Exercise passage:
###

Judge Set to Rule on Splitting Migrant Families

Wall Street Journal
By Jacob Gershman
June 20, 2018

A federal court could rule as early as this week on the American Civil Liberties Union’s request for an injunction to stop the practice of splitting up migrant parents and children seeking asylum at the U.S. southern border.

The ACLU is asking U.S. District Judge Dana Sabraw in San Diego for a court order that would require Homeland Security officials to keep detained parents and children together in family facilities unless the government can show that the parents are unfit or pose a danger to their kids. The judge is expected to also rule on the ACLU’s motion to pursue its claims more broadly as a class action.

Below is a snapshot of the legal issues in the case and their potential to shake up the raging debate in Washington. It isn’t clear how any new legislative proposals from Republican lawmakers, who were meeting with President Donald Trump on Tuesday, would affect the lawsuit.

1. What is the lawsuit challenging?

Since March, the ACLU has been seeking a nationwide injunction that would bar immigration authorities from separating migrant families without a good reason. The group accuses the Trump administration of separating families to deter border crossing and claims the practice is so brutal that it violates the due-process rights under the Constitution’s Fifth Amendment.

2. Who would be covered under an injunction?

For now, the ACLU isn’t contesting the prosecution of asylum seekers for illegal entry or even the separation of families during the brief time—sometimes as short as one or two days—when parents facing misdemeanor charges are in criminal custody. Rather, the ACLU is focusing on the alleged failure of the U.S. to reunite families.

One of the two named plaintiffs is a Brazilian mother apprehended at the border with her 14-year-old son. After serving a 25-day sentence, “Ms. C.” then spent five months in ICE detention in Texas, while her son was detained in Chicago at an Office of Refugee Resettlement facility. The mother reunited with her son in June, weeks after she was released from ICE, according to the plaintiffs.

The injunction would also cover parents arriving at a port of entry seeking asylum. Those parents aren’t criminally prosecuted but are housed in immigration facilities away from their children.

###

Your instructions: Pick up the article on the court case over splitting migrant families after its last sentence and continue it. The lines after the article play no part in this work.

###

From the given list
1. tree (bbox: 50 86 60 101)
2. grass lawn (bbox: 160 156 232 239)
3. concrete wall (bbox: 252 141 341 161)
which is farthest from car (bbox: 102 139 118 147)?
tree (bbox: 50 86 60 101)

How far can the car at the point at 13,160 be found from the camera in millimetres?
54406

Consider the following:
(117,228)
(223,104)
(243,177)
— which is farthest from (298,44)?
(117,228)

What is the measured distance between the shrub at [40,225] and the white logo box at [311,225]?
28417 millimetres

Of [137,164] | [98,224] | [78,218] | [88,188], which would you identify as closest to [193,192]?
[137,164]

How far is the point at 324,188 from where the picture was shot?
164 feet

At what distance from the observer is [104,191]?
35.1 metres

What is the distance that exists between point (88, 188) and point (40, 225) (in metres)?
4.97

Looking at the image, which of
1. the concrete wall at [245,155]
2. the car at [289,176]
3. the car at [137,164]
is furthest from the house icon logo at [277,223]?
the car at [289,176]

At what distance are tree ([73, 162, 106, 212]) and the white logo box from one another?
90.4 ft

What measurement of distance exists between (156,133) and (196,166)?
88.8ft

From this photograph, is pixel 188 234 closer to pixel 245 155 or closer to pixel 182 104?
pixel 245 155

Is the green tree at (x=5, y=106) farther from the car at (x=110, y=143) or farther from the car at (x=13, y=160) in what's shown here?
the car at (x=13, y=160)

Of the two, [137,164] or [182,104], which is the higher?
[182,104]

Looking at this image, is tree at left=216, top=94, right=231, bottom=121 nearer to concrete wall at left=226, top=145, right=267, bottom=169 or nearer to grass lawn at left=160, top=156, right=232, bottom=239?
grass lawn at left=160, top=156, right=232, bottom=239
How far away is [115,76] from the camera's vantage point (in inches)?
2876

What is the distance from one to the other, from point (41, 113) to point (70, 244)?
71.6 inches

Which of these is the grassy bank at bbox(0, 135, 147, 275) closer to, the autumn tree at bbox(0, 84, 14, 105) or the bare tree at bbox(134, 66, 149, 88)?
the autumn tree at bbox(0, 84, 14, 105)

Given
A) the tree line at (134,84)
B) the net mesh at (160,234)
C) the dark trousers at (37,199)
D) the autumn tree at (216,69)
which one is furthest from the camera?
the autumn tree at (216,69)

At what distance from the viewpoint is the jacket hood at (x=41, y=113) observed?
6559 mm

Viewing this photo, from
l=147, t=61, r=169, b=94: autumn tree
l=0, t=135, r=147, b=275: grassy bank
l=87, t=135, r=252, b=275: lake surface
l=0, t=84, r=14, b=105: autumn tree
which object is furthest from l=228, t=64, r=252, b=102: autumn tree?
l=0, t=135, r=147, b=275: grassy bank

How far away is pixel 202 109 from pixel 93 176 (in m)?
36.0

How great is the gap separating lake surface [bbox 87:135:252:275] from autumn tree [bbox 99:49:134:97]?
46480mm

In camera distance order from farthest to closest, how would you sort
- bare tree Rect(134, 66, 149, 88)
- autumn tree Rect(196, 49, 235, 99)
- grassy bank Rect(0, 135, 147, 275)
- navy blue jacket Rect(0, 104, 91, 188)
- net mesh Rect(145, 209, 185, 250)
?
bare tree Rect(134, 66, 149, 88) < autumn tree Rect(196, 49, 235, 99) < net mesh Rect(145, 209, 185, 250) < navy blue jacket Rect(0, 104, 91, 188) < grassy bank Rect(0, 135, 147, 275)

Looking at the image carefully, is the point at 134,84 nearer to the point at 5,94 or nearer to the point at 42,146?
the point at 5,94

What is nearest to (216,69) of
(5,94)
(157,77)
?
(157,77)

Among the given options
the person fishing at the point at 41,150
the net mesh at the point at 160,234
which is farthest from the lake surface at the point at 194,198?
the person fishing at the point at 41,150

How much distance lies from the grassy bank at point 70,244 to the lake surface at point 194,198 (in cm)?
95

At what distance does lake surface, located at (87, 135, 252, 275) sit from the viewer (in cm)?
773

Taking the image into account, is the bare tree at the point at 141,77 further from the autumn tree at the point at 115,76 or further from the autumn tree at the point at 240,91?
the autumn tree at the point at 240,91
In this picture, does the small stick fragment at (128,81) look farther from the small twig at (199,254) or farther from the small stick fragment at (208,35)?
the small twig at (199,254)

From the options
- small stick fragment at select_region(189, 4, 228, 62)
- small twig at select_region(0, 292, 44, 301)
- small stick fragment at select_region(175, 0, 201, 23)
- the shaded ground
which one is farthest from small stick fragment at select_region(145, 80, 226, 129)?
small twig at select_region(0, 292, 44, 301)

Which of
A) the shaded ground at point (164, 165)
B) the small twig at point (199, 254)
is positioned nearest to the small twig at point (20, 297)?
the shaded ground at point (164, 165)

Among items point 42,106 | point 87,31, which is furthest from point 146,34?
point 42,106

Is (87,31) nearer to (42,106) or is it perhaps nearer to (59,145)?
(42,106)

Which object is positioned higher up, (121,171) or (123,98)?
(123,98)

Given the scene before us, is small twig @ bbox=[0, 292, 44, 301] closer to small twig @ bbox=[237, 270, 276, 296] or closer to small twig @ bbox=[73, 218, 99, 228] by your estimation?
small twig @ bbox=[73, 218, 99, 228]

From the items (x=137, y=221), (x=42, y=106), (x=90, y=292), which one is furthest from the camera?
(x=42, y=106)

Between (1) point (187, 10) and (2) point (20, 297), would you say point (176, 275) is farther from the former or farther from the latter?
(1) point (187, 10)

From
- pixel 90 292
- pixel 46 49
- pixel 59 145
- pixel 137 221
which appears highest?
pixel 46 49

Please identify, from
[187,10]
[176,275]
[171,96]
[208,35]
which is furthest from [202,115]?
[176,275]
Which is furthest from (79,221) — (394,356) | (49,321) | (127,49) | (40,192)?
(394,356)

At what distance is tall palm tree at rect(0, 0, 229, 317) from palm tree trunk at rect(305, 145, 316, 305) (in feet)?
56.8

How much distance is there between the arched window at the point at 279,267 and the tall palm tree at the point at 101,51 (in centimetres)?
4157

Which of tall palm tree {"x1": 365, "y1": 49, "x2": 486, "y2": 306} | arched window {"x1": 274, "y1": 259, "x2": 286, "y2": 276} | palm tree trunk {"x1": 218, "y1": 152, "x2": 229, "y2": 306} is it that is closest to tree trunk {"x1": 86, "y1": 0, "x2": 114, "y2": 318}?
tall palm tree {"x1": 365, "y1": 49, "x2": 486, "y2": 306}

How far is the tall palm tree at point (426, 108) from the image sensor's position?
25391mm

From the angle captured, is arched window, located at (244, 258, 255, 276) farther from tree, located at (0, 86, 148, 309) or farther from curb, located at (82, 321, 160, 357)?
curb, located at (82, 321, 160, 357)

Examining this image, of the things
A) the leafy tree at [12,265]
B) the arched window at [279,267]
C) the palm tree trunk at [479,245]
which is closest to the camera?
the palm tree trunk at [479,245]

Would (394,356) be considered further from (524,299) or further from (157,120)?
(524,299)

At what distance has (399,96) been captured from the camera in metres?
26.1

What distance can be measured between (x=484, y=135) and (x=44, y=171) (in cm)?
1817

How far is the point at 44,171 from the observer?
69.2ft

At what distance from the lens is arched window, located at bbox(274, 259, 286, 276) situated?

###

Exercise output:
The other lead plaintiff is an undocumented Congolese woman identified as “Ms. L,” who arrived at the San Diego border in November with her 6-year-old daughter, who soon afterward was taken away “screaming and crying” to a shelter in Chicago while her mother sought asylum in California, the ACLU alleges.

In court papers, the government said it initially doubted the mother’s maternity, which was confirmed in a DNA test months after the separation. Judge Sabraw has said the Trump administration lawyers have failed to give any reason for why it took that long to do a DNA test.

3. What is the Trump administration’s defense?

Justice Department lawyers say the government’s immigration practices are constitutional and legal under the Trafficking Victims Protection and Reauthorization Act of 2008, a federal law providing protections to unaccompanied migrant minors.

Instances of family separations, the government says, have been made in consideration of “concerns about the safety of the individual child, efforts to interrupt smuggling operations on a broader scale, law enforcement interests in identifying and prosecuting criminals and detecting immigration fraud.”

At a hearing in May, a Justice Department lawyer denied that the separations are part of a Trump administration deterrence policy.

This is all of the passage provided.